**Your assignment:** In the listing that follows, find the line with "[ray] レジデント〜5人の研修医 Blu-ray BOX 【Blu-ray】", then copy exactly from it through the line with "ワンハンドカット機能 紙巻器 YH51R#NW1(ホワイト)抗菌【優良配送】|jyuuki-puraza|03", leaving out every picture.

**Task input:**
---
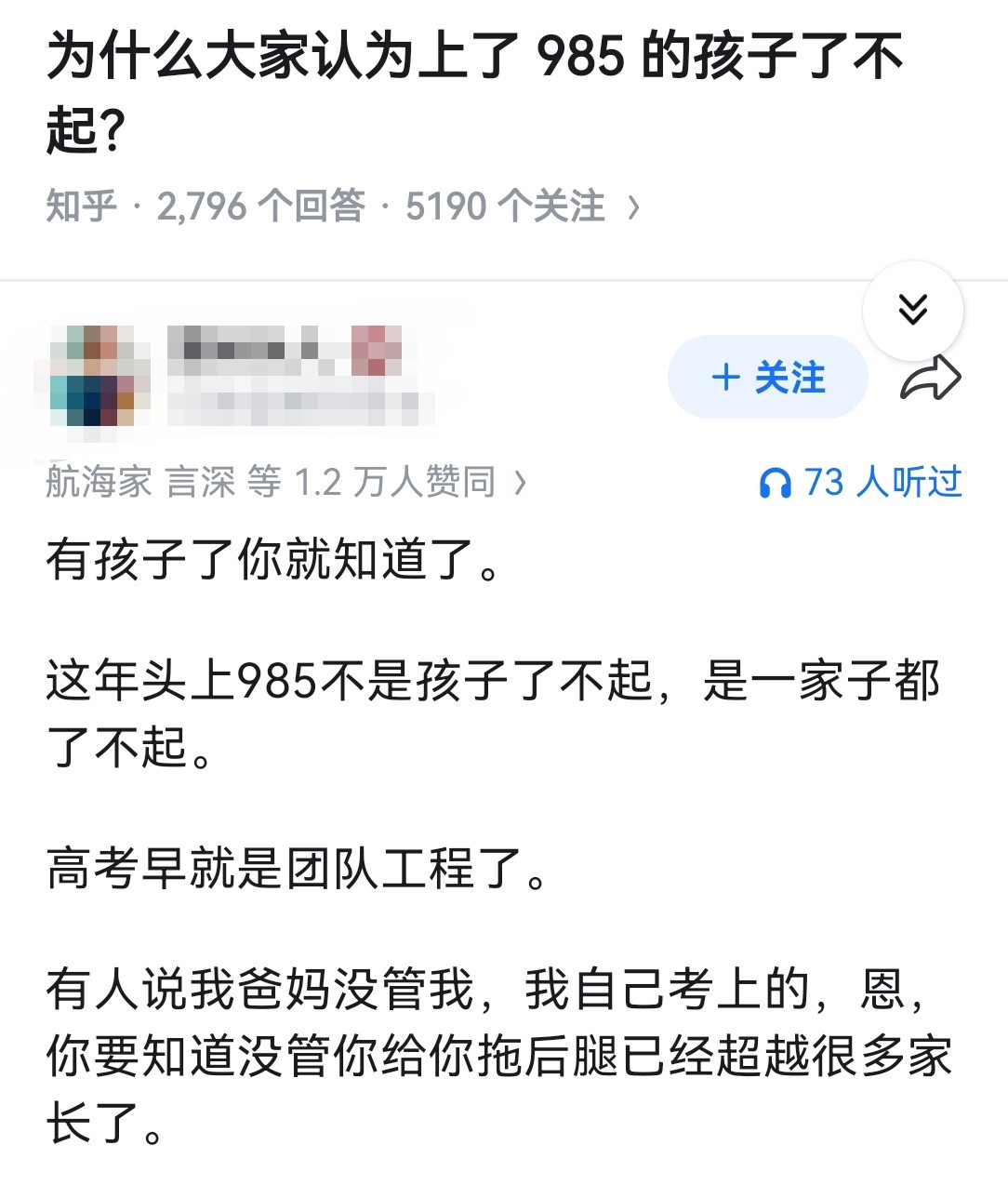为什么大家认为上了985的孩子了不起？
---
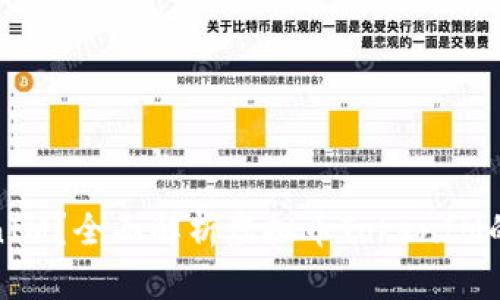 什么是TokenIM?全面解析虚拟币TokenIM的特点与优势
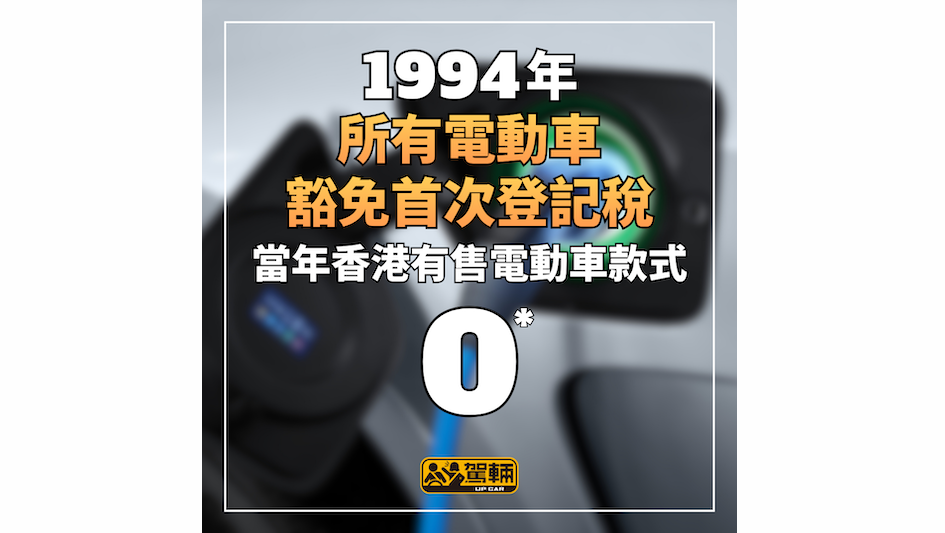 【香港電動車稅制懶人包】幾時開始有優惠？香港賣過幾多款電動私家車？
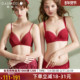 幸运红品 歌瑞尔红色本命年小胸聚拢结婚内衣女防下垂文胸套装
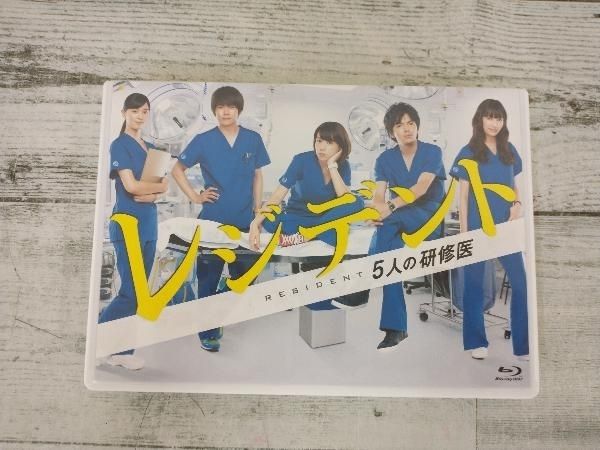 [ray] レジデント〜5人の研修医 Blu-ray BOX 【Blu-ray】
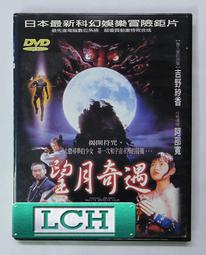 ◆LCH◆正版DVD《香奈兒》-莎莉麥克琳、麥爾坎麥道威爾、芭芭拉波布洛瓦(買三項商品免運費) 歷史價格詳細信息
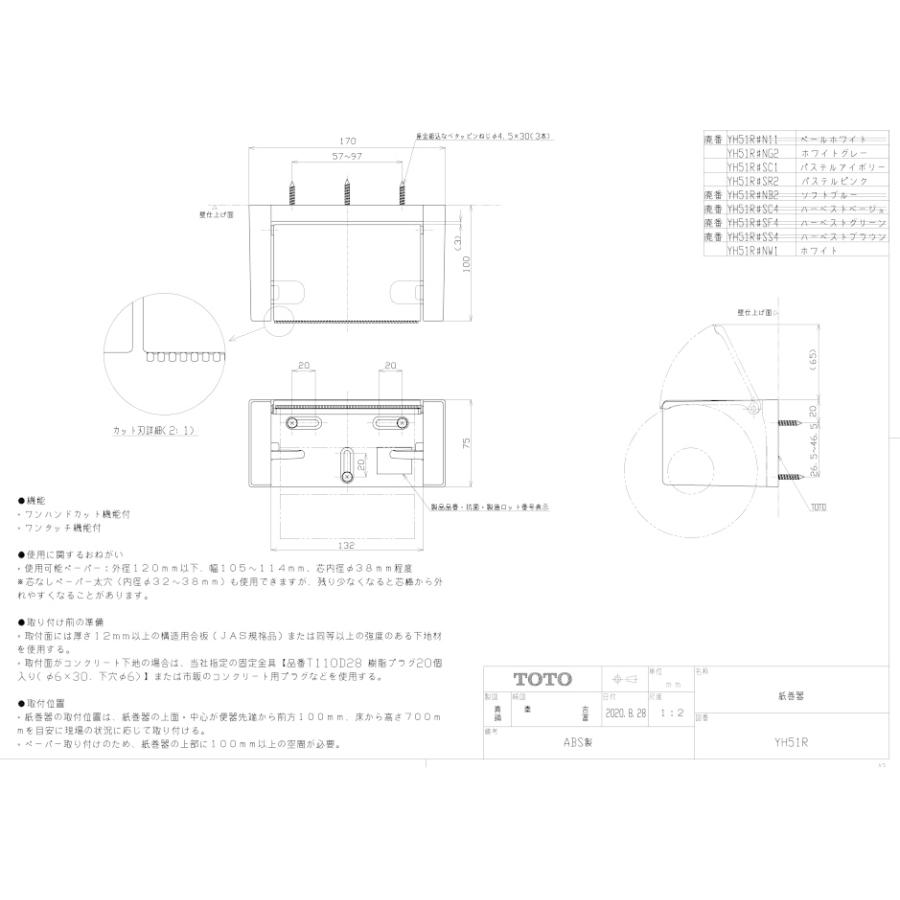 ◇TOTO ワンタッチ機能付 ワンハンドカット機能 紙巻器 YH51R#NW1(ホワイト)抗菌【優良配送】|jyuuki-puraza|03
---
**Written solution:**
 [ray] レジデント〜5人の研修医 Blu-ray BOX 【Blu-ray】
 ◆LCH◆正版DVD《香奈兒》-莎莉麥克琳、麥爾坎麥道威爾、芭芭拉波布洛瓦(買三項商品免運費) 歷史價格詳細信息
 ◇TOTO ワンタッチ機能付 ワンハンドカット機能 紙巻器 YH51R#NW1(ホワイト)抗菌【優良配送】|jyuuki-puraza|03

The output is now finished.